4 Syntax

A SWHID consists of two separate parts, a mandatory core identifier that can identify any software artifact (or "object"), and an optional list of qualifiers that allows to specify the context where the object is meant to be seen and point to a subpart of the object itself.

Syntactically, SWHIDs are generated by the <identifier> entry point in the following grammar:

<identifier> ::= <core_identifier> [ <qualifiers> ] ;

<core_identifier> ::= "swh" ":" <scheme_version> ":" <object_type> ":" <object_id> ;
<scheme_version> ::= "1" ;
<object_type> ::=
    "snp"  (* snapshot *)
  | "rel"  (* release *)
  | "rev"  (* revision *)
  | "dir"  (* directory *)
  | "cnt"  (* content *)
  ;
<object_id> ::= 40 * <hex_digit> ;  (* intrinsic object id, as hex-encoded SHA1 *)
<dec_digit> ::= "0" | "1" | "2" | "3" | "4" | "5" | "6" | "7" | "8" | "9" ;
<hex_digit> ::= <dec_digit> | "a" | "b" | "c" | "d" | "e" | "f" ;

<qualifiers> := ";" <qualifier> [ <qualifiers> ] ;
<qualifier> ::=
    <context_qualifier>
  | <fragment_qualifier>
  ;
<context_qualifier> ::=
    <origin_ctxt>
  | <visit_ctxt>
  | <anchor_ctxt>
  | <path_ctxt>
  ;
<origin_ctxt> ::= "origin" "=" <url_escaped> ;
<visit_ctxt> ::= "visit" "=" <identifier_core> ;
<anchor_ctxt> ::= "anchor" "=" <identifier_core> ;
<path_ctxt> ::= "path" "=" <path_absolute_escaped> ;
<fragment_qualifier> ::= "lines" "=" <line_number> ["-" <line_number>] ;
<line_number> ::= <dec_digit> + ;
<url_escaped> ::= (* RFC 3987 IRI *)
<path_absolute_escaped> ::= (* RFC 3987 absolute path *)

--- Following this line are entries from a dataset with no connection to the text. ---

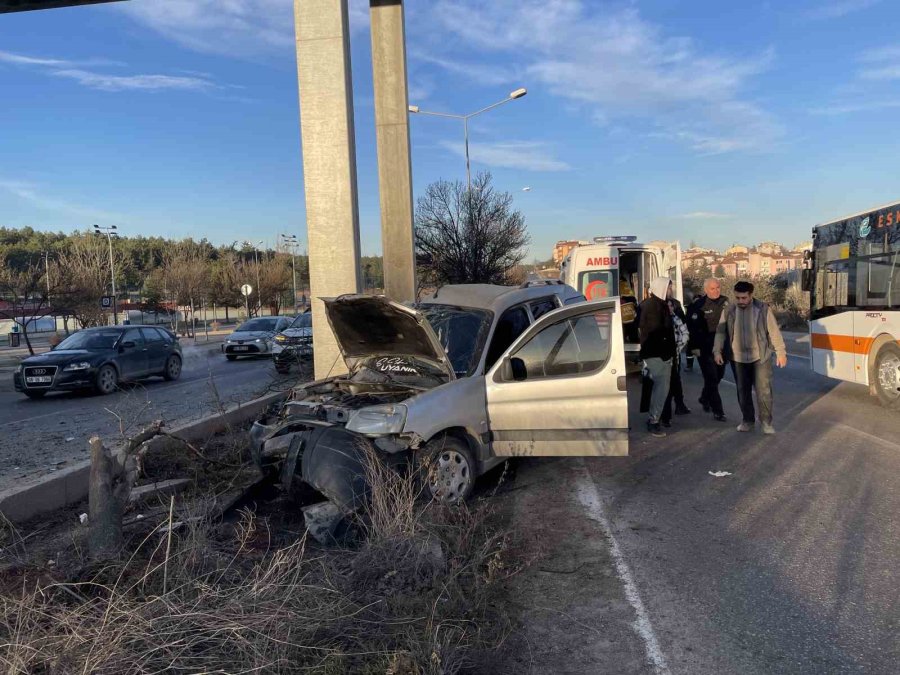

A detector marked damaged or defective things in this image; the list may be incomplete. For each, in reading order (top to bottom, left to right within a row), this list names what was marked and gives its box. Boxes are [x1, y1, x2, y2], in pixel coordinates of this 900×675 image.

broken headlight [346, 404, 410, 436]
wrecked white car [246, 282, 624, 516]
damaged front wheel [422, 436, 478, 504]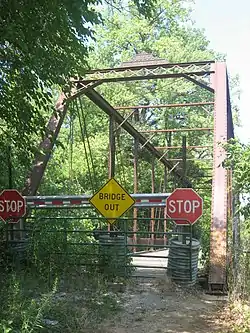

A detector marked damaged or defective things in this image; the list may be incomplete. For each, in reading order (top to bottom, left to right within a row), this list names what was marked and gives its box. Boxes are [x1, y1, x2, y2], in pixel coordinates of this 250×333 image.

rusted steel beam [22, 92, 67, 195]
rusted steel beam [84, 87, 191, 187]
rusted steel beam [207, 62, 232, 290]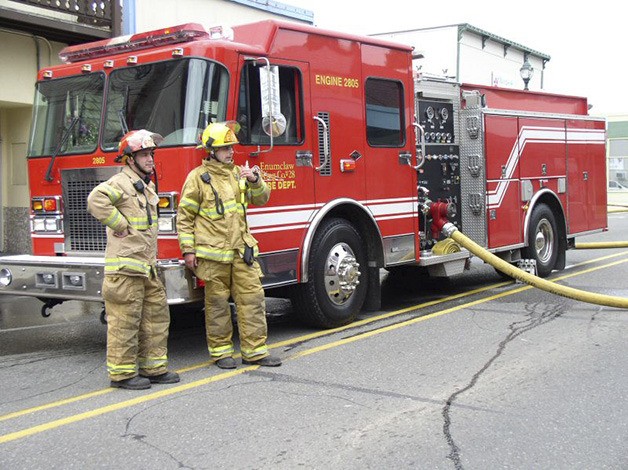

The last two symbols are defined as:

  • <path_absolute_escaped> is an ipath-absolute from RFC-3987; and
  • <url_escaped> is an IRI as defined in RFC-3987.

In both of these, all occurrences of ; (and %, as required by the RFC) have been percent-encoded (as %3B and %25 respectively). Other characters may be percent-encoded, e.g., to improve readability and/or embeddability of SWHID in other contexts.